Subsequently, right click on all of the histograms to select show populations and single cells from the context menu. Acquire control and treated samples to optimize the detector voltages for the antibody-coupled fluorophores to cover the full dynamic range of signal. To measure the samples, press the run button on the cytometer and use the acquisition dashboard in the software to measure the samples.
Then select file, export, and experiments to select directory export in the dialog box to save the data as dot FCS files. To evaluate the data, drag and drop the dot FCS files into the sample browser of the flow cytometric analysis software. And use the polygon tool to define the cells'population in the forward versus side scatter area plot and to exclude debris from the analysis.
In the DAPI with versus DAPI area plot, use the rectangle tool to define the single cells'population and to exclude any cell doublets or clumps from the analysis. In the DAPI area histogram, use the bisector tool to distinguish single cells with a normal DNA content from apoptotic cells with degraded DNA. Select tool biology and cell cycle to open the cell cycle modeling tool and select Dean-Jett Fox to estimate the frequency of cells in the G one S and G two M phases.
Create G one S and G two and M phase gates in the DAPI with versus DAPI area plot of the cell cycle population to enable a cell cycle specific gamma H two A X measurement. Use the bisector tool to distinguish phosphohistone H three positive and negative cells in the Alexa 555 area histogram of the cell cycle population and to distinguish CAS base three positive and negative cells in the Alexa 647 area histogram of the single cells'population. Press control T to open the table editor and configure the table as indicated.

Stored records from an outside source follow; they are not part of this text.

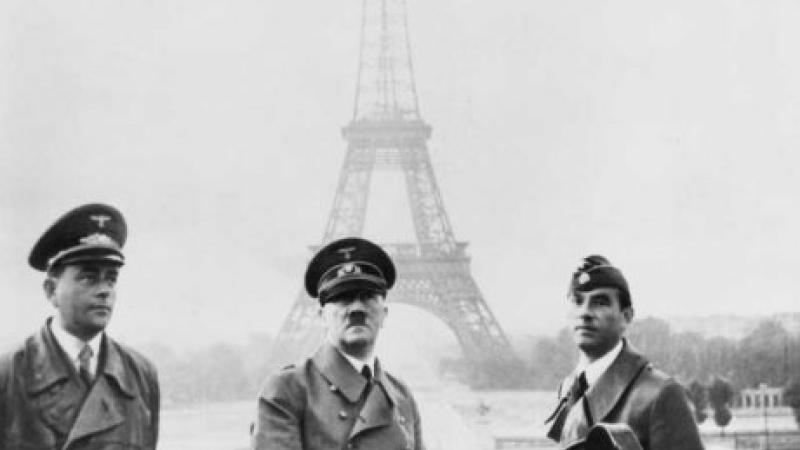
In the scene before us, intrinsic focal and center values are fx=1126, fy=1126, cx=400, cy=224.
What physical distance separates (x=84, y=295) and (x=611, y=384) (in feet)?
3.99

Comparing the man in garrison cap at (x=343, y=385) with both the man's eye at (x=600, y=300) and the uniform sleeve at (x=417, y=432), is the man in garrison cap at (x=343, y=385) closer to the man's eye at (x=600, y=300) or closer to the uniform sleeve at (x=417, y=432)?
the uniform sleeve at (x=417, y=432)

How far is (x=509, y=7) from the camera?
13.8 m

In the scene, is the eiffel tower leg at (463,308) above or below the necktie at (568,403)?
below

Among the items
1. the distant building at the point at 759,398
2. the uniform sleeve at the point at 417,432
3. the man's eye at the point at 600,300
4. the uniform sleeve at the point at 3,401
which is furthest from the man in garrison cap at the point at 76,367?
the distant building at the point at 759,398

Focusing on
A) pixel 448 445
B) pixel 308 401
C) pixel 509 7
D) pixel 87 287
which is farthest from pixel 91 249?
pixel 509 7

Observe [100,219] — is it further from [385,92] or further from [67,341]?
[385,92]

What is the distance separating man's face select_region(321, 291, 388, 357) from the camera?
2543mm

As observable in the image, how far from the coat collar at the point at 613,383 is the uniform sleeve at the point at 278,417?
26.7 inches

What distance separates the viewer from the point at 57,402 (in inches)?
97.3

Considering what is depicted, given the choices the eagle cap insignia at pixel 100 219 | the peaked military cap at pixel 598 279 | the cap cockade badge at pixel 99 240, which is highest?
the eagle cap insignia at pixel 100 219

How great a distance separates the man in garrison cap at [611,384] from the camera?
2.53 m

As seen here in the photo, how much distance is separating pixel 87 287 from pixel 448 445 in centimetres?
855

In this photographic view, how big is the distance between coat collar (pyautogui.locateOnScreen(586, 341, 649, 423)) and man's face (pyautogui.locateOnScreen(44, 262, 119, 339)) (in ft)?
3.69

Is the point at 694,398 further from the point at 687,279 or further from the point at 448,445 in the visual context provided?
the point at 448,445
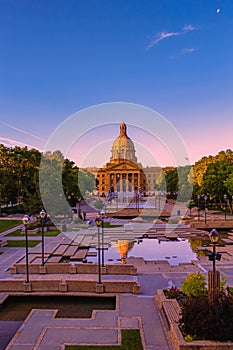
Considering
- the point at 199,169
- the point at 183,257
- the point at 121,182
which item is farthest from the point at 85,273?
the point at 121,182

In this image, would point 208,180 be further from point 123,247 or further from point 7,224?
point 7,224

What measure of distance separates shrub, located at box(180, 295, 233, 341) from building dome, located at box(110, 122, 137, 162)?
11826 centimetres

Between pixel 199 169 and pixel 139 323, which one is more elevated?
pixel 199 169

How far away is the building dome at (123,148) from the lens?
425 ft

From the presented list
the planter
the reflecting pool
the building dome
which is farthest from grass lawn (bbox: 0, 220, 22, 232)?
the building dome

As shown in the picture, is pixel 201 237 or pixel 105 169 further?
pixel 105 169

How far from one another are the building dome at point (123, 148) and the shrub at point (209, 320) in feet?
388

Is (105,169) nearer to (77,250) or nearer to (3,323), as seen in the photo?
(77,250)

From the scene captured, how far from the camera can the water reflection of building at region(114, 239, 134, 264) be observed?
2300 centimetres

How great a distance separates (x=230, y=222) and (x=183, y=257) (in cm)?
1433

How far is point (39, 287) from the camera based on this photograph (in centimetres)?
1523

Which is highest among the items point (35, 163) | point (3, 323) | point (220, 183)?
point (35, 163)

Then select To File to set the format and destination in the output section of the menu ribbon and export the data into a spread sheet. Carbon ions induce higher gamma H two AX peak levels in glioblastoma cells that decline more slowly and remain significantly elevated in 24 to 48 hours compared to photon radiation at the same physical dose. For both carbon ions and photon radiation, the gamma H two AX levels were highest in G one phase cells likely because DNA double strand break repair is limited to the pathway of nonhomologous end joining at this stage in the cell cycle.
In line with the higher double strand break induction rate and slower repair kinetics, carbon ions induce a stronger and longer lasting cell cycle arrest in G two phase and a higher rate of apoptosis than do photons. Depending on the strength of the treatment effect, the resolution of the different cell cycle phases can be challenging. In some cell lines, the DAPI concentration has a big impact on the quality of the cell cycle profile and needs to be adjusted.
Slides can be prepared from the remaining samples after flow cytometry to evaluate the number, size, and shape of gamma H two AX foci and to distinguish between focal and parnuclear gamma H two AX staining. Using our method, we could show that mesenchymal stem cells are relatively resistant against ionizing radiations and topoisomerase inhibition but sensitive to gliomyacin. As PFA fumes are toxic, always use a fume hood when preparing the fixation solution and during the fixation step.
Also remember to wear gloves when handling DAPI.